### Given records
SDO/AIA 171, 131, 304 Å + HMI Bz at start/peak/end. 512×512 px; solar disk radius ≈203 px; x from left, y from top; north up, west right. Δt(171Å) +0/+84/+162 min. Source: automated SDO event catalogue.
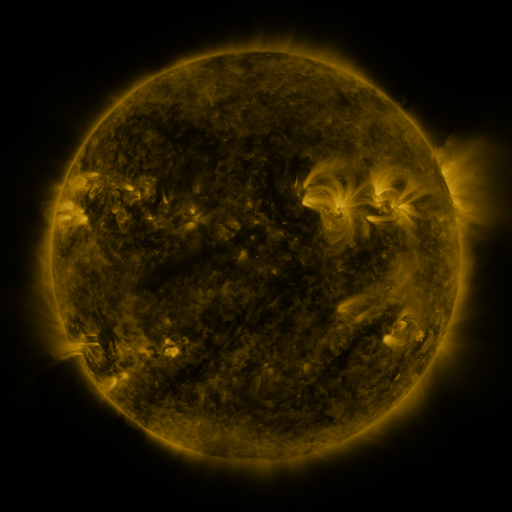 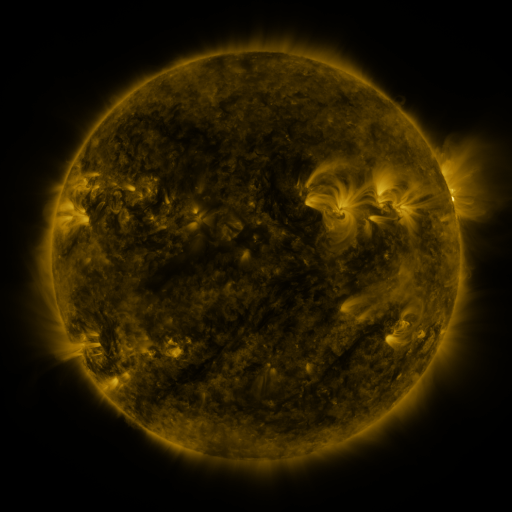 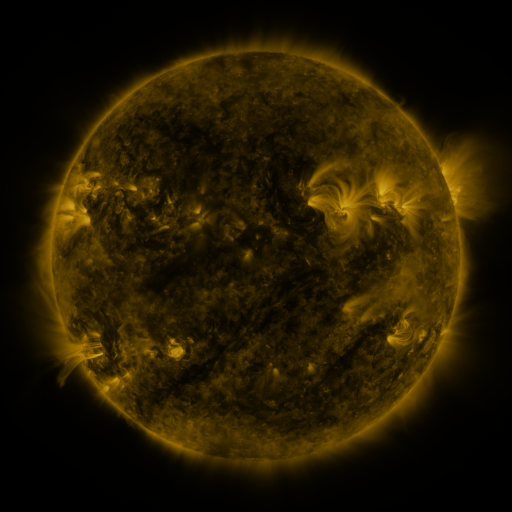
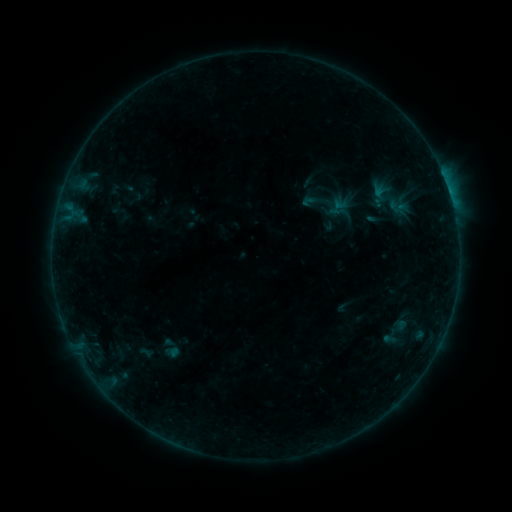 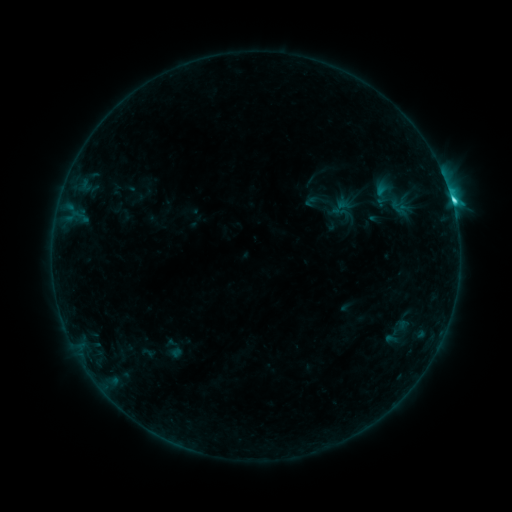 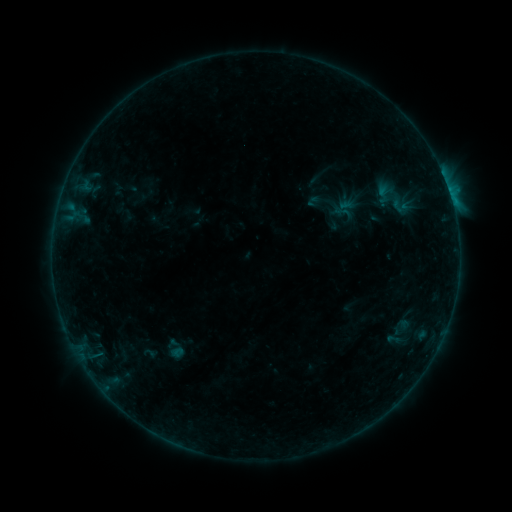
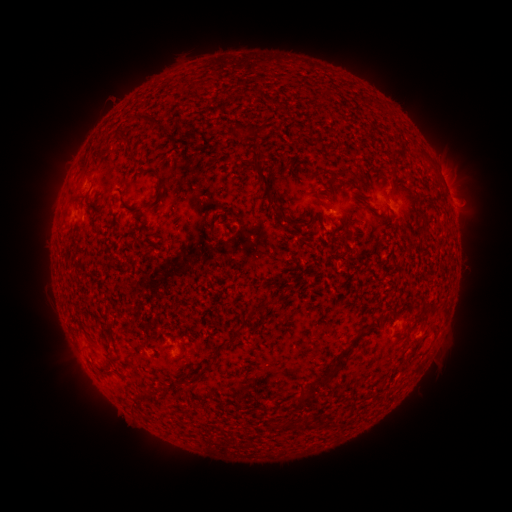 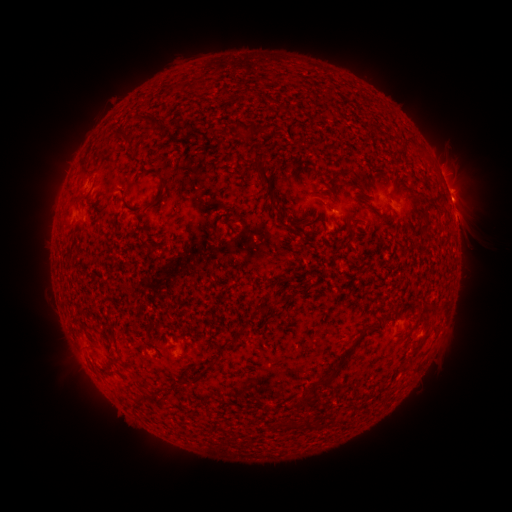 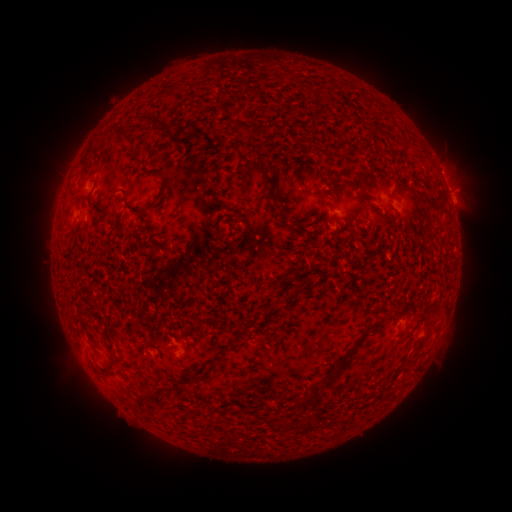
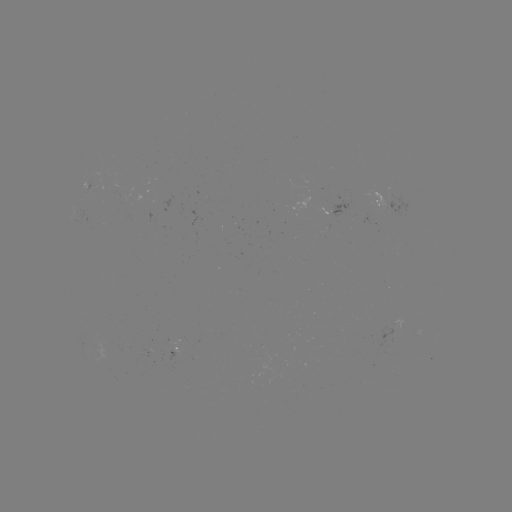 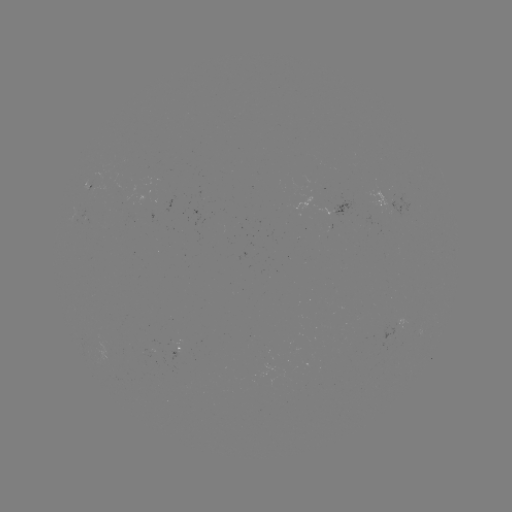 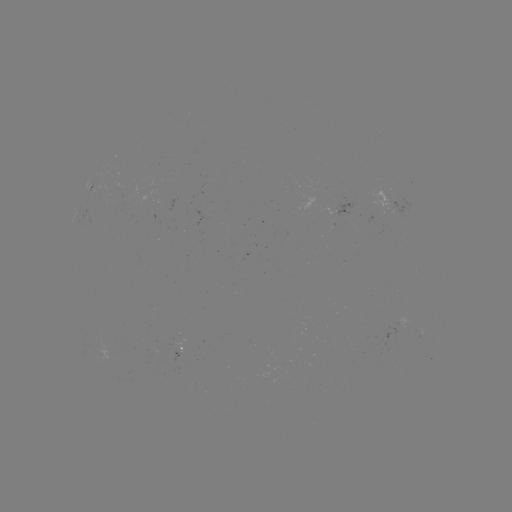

==

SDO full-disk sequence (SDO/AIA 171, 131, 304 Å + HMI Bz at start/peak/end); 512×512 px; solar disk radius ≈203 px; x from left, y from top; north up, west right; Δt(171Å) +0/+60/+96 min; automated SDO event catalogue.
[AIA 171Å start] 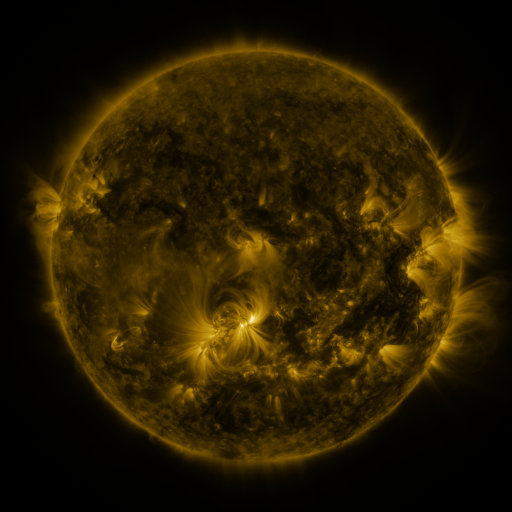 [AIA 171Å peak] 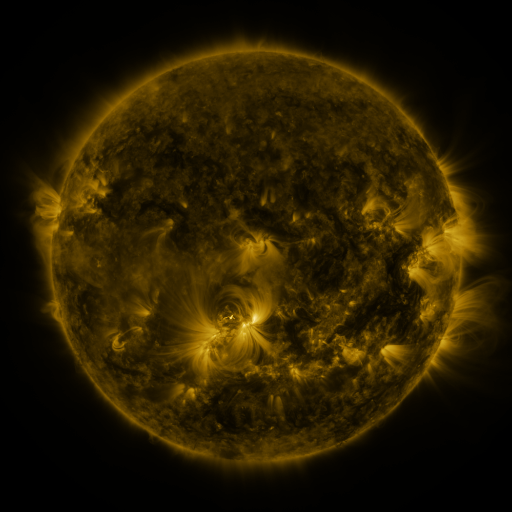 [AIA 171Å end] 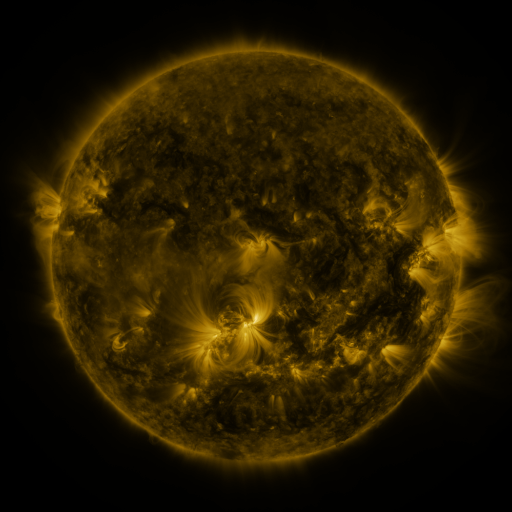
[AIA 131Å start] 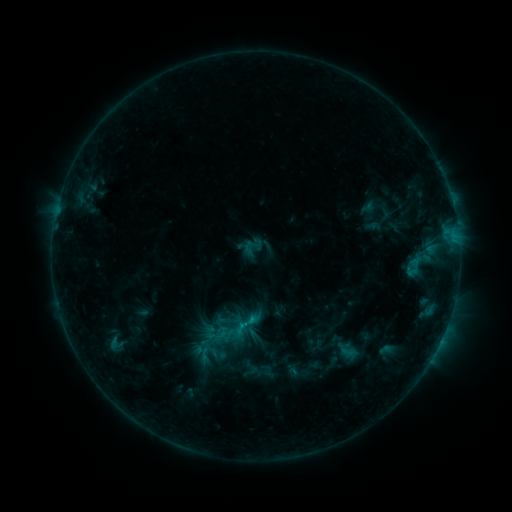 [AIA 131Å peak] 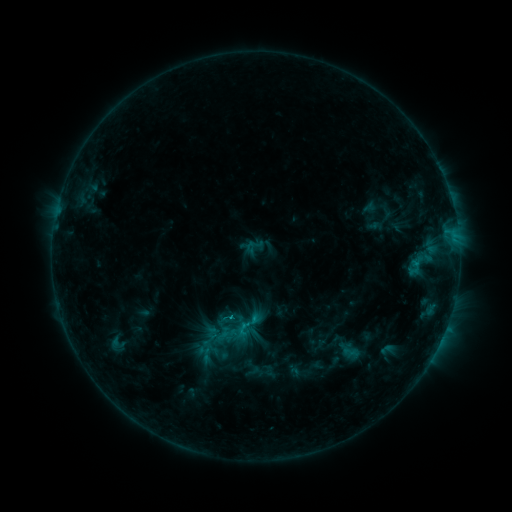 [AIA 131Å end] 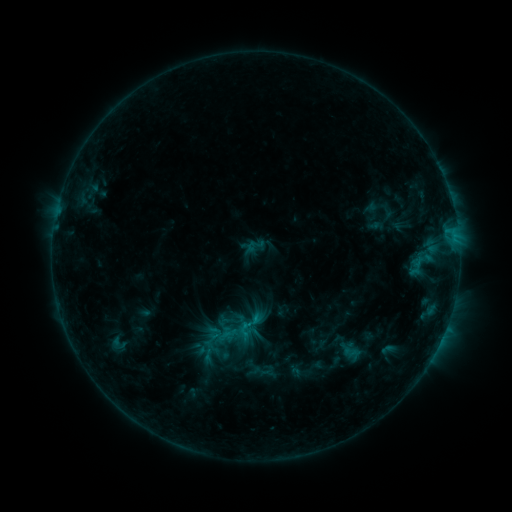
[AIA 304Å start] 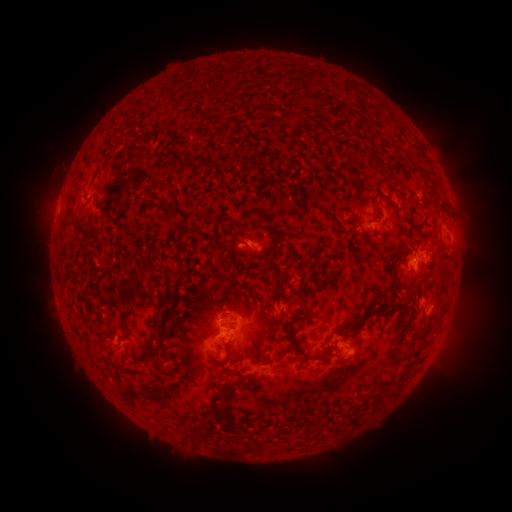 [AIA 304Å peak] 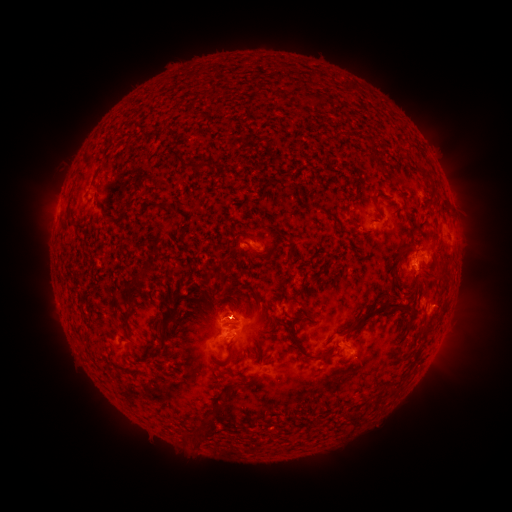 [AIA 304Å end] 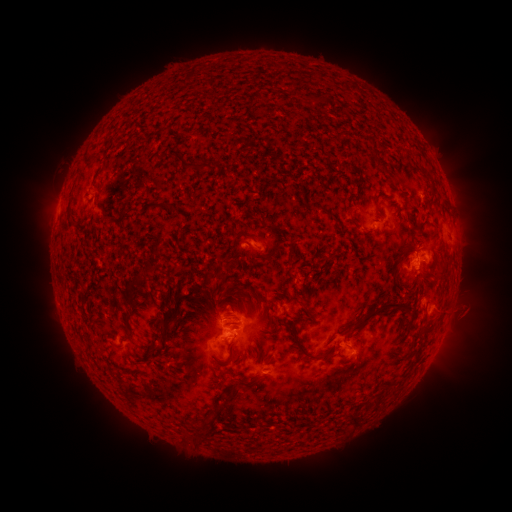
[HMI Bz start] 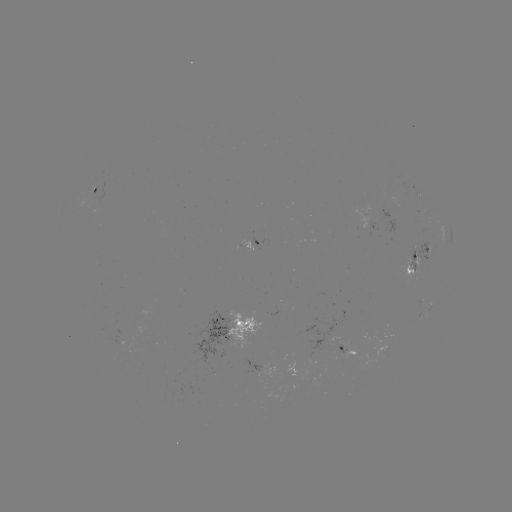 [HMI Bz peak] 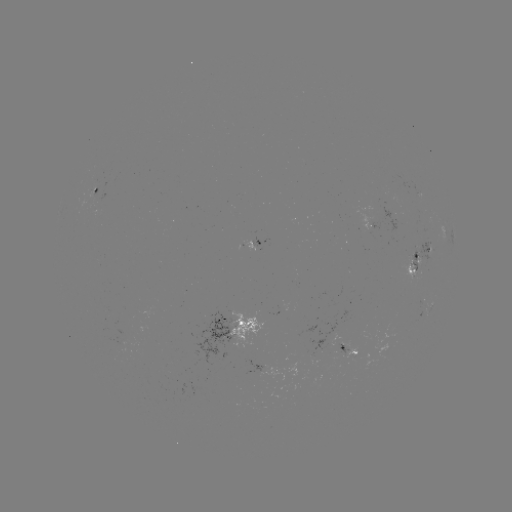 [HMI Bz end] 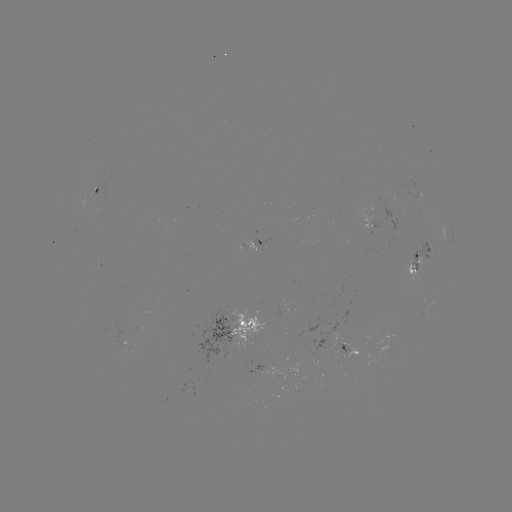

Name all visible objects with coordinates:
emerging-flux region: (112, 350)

### Task brief
Find every line in the rows above that contains the word "west" and copy each of those lines.

### Result for this task
SDO/AIA 171, 131, 304 Å + HMI Bz at start/peak/end. 512×512 px; solar disk radius ≈203 px; x from left, y from top; north up, west right. Δt(171Å) +0/+84/+162 min. Source: automated SDO event catalogue.
SDO full-disk sequence (SDO/AIA 171, 131, 304 Å + HMI Bz at start/peak/end); 512×512 px; solar disk radius ≈203 px; x from left, y from top; north up, west right; Δt(171Å) +0/+60/+96 min; automated SDO event catalogue.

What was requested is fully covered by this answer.